# Your instructions
Please go through the records below and return every line holding the word "Vietnam".

[Stored data entries]
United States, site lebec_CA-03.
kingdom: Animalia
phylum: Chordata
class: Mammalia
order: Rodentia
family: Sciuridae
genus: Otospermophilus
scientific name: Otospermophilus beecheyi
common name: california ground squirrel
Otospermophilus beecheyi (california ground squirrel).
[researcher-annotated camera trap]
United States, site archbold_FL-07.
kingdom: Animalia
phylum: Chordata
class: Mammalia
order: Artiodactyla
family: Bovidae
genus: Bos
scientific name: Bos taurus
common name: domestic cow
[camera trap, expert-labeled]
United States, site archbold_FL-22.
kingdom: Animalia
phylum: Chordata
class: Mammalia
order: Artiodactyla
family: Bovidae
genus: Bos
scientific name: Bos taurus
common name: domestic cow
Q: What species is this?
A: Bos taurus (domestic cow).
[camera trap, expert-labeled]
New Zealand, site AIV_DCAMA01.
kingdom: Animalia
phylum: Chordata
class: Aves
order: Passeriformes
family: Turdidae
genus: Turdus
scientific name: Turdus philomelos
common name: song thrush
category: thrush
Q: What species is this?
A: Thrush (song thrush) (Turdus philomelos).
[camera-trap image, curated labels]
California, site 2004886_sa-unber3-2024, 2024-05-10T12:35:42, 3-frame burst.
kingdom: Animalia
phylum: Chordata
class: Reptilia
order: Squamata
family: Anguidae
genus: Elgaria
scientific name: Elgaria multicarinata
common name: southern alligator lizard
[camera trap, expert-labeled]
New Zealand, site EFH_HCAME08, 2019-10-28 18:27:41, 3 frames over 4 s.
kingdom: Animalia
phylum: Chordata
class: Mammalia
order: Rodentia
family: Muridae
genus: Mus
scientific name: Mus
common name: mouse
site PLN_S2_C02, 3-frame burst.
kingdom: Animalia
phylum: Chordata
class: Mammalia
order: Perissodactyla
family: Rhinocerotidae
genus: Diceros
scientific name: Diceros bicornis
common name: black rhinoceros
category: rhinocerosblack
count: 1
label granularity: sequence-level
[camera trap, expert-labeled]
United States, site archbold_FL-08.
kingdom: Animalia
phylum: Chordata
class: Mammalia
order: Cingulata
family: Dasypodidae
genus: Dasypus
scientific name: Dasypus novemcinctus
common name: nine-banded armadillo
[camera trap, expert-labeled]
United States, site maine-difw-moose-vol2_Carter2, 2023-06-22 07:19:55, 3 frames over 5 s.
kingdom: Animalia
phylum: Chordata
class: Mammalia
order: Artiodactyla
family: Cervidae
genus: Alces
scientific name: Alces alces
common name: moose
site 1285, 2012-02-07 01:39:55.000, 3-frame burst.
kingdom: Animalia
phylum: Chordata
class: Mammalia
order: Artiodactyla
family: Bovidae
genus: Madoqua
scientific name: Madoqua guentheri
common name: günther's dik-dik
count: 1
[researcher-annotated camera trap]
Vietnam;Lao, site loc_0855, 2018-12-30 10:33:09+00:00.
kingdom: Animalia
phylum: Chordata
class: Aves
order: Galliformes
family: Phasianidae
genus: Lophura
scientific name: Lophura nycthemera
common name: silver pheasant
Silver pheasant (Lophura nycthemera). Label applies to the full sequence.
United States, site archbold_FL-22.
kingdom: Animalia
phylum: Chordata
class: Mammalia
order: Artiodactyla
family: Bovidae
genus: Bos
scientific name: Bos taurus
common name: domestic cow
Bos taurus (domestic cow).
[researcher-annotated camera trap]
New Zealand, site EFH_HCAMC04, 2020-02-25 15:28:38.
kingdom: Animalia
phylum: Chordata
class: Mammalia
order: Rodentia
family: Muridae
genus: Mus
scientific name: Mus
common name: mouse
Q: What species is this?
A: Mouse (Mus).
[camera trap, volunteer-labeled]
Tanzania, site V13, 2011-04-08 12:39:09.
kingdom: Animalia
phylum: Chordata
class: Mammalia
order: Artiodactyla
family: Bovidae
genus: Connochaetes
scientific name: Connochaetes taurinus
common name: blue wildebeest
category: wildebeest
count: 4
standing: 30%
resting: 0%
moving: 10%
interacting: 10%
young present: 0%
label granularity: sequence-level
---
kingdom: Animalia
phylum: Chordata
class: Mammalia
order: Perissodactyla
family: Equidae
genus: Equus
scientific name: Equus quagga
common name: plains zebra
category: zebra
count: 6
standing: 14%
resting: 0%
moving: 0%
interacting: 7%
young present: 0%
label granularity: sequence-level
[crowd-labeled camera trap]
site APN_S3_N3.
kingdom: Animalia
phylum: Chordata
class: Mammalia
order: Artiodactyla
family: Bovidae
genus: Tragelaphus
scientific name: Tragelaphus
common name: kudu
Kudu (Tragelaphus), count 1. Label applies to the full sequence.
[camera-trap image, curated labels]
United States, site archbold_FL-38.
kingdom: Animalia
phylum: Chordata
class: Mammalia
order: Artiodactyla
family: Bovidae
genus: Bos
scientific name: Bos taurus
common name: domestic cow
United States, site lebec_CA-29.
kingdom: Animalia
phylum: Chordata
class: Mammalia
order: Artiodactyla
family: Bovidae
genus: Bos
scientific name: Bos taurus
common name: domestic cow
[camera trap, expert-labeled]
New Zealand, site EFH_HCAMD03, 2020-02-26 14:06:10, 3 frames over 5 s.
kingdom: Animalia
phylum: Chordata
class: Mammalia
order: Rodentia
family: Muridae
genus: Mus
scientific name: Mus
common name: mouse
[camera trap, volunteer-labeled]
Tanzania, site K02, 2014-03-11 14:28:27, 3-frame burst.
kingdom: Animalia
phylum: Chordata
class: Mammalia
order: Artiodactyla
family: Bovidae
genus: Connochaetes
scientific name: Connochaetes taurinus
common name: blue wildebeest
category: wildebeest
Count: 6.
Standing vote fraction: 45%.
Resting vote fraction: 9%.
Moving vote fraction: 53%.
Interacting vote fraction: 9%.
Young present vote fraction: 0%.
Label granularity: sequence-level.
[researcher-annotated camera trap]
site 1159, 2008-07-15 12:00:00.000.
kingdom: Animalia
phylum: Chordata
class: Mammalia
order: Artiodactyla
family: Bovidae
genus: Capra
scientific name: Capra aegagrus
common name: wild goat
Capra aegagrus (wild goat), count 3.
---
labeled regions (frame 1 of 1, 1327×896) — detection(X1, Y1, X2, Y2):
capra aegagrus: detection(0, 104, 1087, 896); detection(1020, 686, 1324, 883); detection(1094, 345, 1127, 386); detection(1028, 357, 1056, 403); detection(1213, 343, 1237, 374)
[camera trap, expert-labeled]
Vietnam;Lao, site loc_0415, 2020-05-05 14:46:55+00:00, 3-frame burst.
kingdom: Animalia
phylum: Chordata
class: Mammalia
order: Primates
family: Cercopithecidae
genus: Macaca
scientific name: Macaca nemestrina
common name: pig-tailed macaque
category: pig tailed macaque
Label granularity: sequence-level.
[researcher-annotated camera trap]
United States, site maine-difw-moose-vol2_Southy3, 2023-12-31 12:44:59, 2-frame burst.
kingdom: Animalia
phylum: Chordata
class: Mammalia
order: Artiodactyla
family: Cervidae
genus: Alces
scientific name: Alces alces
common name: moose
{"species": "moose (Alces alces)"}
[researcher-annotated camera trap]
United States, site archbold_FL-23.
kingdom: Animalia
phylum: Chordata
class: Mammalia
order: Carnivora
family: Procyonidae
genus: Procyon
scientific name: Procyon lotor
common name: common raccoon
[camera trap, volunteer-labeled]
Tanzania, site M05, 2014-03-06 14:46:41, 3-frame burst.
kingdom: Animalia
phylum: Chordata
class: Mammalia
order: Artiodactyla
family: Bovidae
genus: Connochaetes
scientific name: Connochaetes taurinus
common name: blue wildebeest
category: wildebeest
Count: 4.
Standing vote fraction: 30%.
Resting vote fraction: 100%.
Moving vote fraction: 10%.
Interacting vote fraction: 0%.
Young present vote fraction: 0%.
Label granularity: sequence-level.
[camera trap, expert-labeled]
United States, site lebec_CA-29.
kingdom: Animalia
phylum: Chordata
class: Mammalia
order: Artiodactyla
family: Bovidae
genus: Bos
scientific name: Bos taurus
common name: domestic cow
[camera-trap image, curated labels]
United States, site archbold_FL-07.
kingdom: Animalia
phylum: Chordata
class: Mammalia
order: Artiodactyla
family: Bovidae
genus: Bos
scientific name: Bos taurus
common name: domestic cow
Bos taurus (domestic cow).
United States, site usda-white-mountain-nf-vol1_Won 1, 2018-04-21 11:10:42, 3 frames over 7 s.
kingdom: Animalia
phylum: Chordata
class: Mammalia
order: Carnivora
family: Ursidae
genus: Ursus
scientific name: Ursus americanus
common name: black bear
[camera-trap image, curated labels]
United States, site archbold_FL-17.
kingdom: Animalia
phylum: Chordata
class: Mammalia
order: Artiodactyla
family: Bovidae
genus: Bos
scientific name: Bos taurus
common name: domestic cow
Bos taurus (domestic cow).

# Finished task
Vietnam;Lao, site loc_0855, 2018-12-30 10:33:09+00:00.
Vietnam;Lao, site loc_0415, 2020-05-05 14:46:55+00:00, 3-frame burst.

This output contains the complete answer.